The space between the columns is at first a blank rectangle, a tabla rasa, but as the drama unfolds it will tell the story of Chicka (Charles) Dixon (1928-2010), political activist, a leader in the decade long campaign for the 1967 referendum to include Aboriginal people in the census and the 1972 erection of the Tent Embassy in Canberra. A hero of epic stature the trajectory of Chicka’s campaign and achievements is comprehensively presented through the projection of official photos, newspaper reports, magazine articles, passport and other documents, transcripts of interviews and video footage. His voice is heard, his gestures captured, his vision for his people undoubted.

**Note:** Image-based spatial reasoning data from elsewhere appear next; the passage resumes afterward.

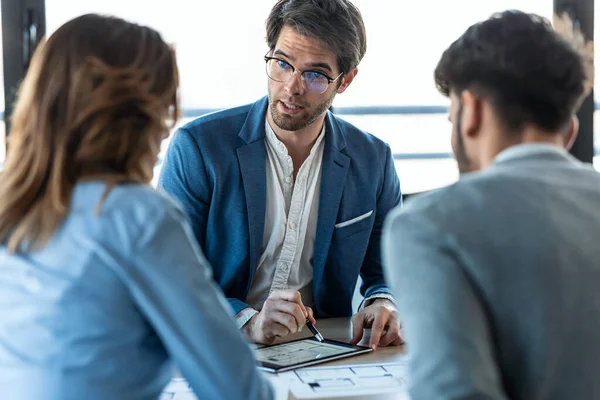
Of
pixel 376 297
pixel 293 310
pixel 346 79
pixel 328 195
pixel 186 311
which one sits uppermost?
pixel 346 79

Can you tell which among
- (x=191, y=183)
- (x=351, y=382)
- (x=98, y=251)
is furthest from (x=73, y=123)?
(x=191, y=183)

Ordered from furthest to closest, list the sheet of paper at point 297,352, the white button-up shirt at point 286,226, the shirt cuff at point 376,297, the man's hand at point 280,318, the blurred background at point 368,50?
the blurred background at point 368,50 → the white button-up shirt at point 286,226 → the shirt cuff at point 376,297 → the man's hand at point 280,318 → the sheet of paper at point 297,352

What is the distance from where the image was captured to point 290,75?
2.20 m

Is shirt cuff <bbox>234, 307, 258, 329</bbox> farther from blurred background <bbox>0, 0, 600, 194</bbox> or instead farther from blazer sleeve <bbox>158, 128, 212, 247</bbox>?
blurred background <bbox>0, 0, 600, 194</bbox>

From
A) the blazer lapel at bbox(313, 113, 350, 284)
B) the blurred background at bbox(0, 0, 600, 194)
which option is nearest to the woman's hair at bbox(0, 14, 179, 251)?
the blazer lapel at bbox(313, 113, 350, 284)

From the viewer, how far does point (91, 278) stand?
0.99m

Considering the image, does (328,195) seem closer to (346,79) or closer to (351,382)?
(346,79)

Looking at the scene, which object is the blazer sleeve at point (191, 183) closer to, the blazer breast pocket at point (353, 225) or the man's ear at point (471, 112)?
the blazer breast pocket at point (353, 225)

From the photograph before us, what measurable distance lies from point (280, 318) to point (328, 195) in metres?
0.60

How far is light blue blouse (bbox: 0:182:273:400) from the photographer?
0.99 m

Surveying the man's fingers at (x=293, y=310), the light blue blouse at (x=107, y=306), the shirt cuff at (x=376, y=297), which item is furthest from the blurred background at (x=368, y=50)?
the light blue blouse at (x=107, y=306)

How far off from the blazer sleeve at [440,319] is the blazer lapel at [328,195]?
3.94 ft

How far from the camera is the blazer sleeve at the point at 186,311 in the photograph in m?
1.00

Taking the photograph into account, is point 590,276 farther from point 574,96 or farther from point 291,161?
point 291,161
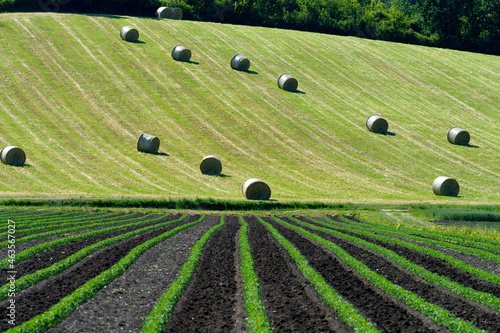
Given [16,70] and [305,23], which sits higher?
[305,23]

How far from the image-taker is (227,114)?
49.7 metres

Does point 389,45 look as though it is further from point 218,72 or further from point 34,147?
point 34,147

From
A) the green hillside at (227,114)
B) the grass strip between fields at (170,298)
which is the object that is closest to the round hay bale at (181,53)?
the green hillside at (227,114)

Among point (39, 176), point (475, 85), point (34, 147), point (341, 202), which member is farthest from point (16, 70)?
point (475, 85)

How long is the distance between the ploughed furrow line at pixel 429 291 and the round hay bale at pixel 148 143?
26.0 m

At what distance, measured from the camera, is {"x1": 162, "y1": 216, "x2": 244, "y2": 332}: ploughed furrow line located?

Visually interwoven into this valuable archive are family pictures: Chicka at the Wallaga Lake mission where he grew up, Chicka with his wife, with his teenage daughter, Rhonda, and Chicka with Nadeena in his arms. The stories of Rhonda and Nadeena are the stories of the cost to family life of having as a grandfather and father an influential man much in demand. There are a few precious memories, for instance, Nadeena’s charmingly recounted story of receiving Black Barbie, and the doll’s importance to her, and Rhonda’s haunting recollection of finding a photo of herself, a red flower – given to her by Chicka – in her hair which he had kept in his wallet.

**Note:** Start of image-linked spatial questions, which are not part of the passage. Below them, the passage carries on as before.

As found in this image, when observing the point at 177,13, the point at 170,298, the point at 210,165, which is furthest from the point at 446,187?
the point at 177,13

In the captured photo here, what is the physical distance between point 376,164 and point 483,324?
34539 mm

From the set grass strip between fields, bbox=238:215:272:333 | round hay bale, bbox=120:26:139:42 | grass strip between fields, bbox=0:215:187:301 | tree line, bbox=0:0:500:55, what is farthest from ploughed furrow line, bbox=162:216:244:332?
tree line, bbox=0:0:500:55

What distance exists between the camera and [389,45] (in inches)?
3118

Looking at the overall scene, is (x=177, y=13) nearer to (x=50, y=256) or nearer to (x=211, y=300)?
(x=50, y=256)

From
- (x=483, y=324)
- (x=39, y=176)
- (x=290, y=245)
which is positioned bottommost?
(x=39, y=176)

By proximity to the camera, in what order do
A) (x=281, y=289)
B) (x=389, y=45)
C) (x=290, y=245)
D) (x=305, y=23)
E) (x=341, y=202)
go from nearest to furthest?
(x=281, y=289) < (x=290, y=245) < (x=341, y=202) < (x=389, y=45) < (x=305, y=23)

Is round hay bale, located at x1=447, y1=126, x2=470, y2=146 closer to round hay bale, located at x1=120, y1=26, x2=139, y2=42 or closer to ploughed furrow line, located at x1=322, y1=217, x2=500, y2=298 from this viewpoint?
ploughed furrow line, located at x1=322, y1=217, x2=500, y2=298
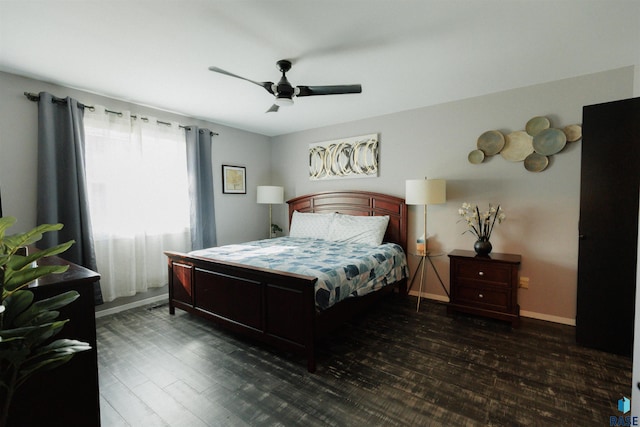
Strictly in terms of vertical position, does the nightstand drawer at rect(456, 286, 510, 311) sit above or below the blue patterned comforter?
below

But the two women are frank in their account. Chicka would not intervene to prevent Rhonda’s husband from beating her, and she and Nadeena, selling beads in a Brisbane Park, to support themselves, were ignored by Chicka as he passed them with an official party. The blanking out of his family from his life is effectively conveyed by having Nadeena absorbed as it were by the screen after which she emerges as Chicka. They tell their stories without animosity and take the vicissitude as if it were as inevitable as the weather. We experience their sense of lost opportunities and deprivation but in the end, can this tension, universally experienced, between the public and private life ever be resolved?

As mother and daughter open The Fox with the fable of the bat who wished to be friends with both fur bearers and wing bearers and conclude it with traditional dance movements the audience feel the importance of their culture to the weft of their lives. The freedom to own it may be worth their sacrifice, but it has to be asked why was this sacrifice necessary?

A beautifully unified production (director Liza-Mare Syron), enhanced by appropriate music selection, with engaging highlights, such as two solos, the first delivered so poignantly by Rhonda and second, with engaging exuberance by Nadeena. Another memorable touch was the use of portrait cushions as the women simulated male voices. Thank you everyone.